Audit the claims yourself.

Apply with multiple brokers. The most common test borrowers run on us is submitting the same file to Elite Funders and one or two competitors and comparing the offers we surface against theirs. If our routing favored commission over price, the comparison would show it — and we'd lose business immediately. Apply with a competitor; see how the math compares.

Apply directly with a lender. Pick any lender from our directory and apply directly. The rate they quote should be in the same range as the rate we'd quote you for that lender. If our quote is materially higher, something's wrong — the lender shouldn't be charging you more because you came through us. Walk us through the discrepancy and we'll either match or explain.
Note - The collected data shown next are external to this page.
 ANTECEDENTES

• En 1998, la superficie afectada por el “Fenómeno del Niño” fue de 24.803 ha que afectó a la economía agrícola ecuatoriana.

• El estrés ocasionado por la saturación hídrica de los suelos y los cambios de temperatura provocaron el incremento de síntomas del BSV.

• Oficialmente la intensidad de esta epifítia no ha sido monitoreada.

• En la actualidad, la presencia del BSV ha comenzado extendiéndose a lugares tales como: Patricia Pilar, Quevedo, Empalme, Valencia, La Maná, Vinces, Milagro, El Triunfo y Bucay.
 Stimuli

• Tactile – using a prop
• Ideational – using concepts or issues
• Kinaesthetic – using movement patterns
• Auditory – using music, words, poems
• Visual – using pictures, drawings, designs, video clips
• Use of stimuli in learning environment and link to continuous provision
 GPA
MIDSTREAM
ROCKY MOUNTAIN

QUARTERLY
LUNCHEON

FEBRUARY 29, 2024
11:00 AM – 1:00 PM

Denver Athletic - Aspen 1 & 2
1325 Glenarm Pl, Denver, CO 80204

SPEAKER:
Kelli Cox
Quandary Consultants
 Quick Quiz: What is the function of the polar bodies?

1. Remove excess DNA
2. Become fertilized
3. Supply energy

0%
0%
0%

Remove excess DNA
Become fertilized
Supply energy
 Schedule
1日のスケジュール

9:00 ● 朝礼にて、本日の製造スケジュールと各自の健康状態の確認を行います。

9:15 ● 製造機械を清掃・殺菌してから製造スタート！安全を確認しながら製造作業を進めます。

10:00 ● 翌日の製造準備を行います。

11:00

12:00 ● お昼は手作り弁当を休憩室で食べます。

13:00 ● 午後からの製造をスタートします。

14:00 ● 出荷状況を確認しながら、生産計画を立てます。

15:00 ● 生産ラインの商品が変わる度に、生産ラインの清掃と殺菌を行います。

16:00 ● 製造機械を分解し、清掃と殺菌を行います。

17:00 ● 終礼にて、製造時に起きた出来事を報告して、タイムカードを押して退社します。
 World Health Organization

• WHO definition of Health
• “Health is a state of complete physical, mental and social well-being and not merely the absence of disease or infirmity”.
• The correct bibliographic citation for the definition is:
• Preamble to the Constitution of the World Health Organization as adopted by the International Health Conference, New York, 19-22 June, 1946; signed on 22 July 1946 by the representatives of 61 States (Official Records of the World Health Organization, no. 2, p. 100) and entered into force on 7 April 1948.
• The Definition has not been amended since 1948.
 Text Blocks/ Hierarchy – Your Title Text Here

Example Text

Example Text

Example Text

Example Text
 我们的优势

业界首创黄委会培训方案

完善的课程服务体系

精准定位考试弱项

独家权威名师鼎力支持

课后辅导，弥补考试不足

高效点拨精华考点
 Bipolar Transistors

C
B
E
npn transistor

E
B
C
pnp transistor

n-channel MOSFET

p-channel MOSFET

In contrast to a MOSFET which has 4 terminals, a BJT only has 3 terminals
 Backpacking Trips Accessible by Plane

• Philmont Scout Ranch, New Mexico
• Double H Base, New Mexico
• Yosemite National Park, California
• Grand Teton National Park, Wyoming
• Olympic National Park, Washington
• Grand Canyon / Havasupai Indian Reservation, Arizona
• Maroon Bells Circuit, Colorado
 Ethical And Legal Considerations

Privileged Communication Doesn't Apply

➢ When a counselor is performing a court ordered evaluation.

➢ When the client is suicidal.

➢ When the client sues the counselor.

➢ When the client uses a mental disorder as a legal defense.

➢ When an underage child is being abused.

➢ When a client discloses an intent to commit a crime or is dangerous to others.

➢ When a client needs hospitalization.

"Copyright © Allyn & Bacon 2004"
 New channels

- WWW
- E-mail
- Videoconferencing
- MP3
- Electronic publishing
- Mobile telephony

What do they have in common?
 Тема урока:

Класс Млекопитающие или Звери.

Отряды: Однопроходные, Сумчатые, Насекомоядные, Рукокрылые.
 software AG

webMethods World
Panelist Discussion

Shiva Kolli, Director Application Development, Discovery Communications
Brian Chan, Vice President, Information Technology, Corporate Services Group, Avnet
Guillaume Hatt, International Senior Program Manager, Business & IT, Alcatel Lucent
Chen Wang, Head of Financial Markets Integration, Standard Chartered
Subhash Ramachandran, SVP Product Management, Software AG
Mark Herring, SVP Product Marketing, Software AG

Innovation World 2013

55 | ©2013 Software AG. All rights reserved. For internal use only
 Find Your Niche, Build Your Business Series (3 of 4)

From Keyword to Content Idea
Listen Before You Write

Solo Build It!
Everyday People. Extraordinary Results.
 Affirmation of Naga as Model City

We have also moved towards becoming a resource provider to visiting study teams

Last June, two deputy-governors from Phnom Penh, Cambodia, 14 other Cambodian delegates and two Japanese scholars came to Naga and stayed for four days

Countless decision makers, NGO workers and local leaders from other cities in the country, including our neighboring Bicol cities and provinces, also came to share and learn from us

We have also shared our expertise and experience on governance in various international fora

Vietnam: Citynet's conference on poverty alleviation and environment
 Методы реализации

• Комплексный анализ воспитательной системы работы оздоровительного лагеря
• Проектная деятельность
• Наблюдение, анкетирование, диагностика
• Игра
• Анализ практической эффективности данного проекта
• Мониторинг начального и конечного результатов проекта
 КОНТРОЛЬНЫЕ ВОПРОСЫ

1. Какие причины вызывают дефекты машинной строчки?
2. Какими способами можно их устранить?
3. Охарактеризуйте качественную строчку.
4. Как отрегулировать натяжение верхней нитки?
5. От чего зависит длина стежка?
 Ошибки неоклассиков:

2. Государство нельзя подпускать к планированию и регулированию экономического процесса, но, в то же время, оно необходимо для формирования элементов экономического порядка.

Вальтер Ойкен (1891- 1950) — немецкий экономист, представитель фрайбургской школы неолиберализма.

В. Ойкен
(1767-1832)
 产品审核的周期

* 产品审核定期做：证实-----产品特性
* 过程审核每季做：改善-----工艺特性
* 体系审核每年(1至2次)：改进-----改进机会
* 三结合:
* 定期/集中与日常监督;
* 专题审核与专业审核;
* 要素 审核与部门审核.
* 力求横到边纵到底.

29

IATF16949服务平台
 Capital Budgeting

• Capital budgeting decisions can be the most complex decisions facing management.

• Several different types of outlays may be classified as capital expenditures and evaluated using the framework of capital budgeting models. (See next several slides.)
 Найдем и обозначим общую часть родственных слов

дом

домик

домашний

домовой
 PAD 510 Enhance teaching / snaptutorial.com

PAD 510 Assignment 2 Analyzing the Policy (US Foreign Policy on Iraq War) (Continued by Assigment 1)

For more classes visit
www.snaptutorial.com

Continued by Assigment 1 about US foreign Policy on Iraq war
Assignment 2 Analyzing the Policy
Read our editorial policy. The full editorial policy documents review framework, refresh cadence, conflict-of-interest rules, and the disclosure standard. It's the operating manual for how we cover lenders.

Frequently asked

Do I pay Elite Funders anything?
No. The lender pays our commission out of their funded deal. You pay the lender; the lender pays us. Our service is free to you regardless of whether you fund or not.
Do you mark up the rate I'd otherwise get?
We don't. The rate quote you see is the rate the lender approved. Our commission is paid by the lender out of their margin, not added on top of your factor rate or APR. You'd get the same rate going direct in many cases — but a different lender might quote you better, which is exactly what shopping the deal across 70+ lenders surfaces.
How much does Elite Funders make per deal?
Commissions vary by lender and product. Typical ranges: 4–15% of the funded amount on MCAs (varying with deal size, factor rate, and term), 1–3% on term loans, 0.5–2% on SBA loans, 1–4% on equipment financing. Specific commission structures are negotiated between us and each lender, with the typical ranges documented in the table above.
Does the commission size influence which lender you recommend?
It does not. Our editorial coverage in the lender directory and best-of pages is built independently of commission economics. Where Elite Funders has a commercial relationship with a lender we cover, we disclose it inline. The lender that pays the most commission is not necessarily the one that prices your deal best — and we route deals based on best price for you, not best commission for us.
What if I don't want to use a broker?
Apply directly with any lender on our directory or anywhere else. Brokerage is a service for borrowers who want a single application reaching many lenders, want negotiation help, or don't have time to shop a deal. If you have time, expertise, and lender relationships, going direct is a valid choice.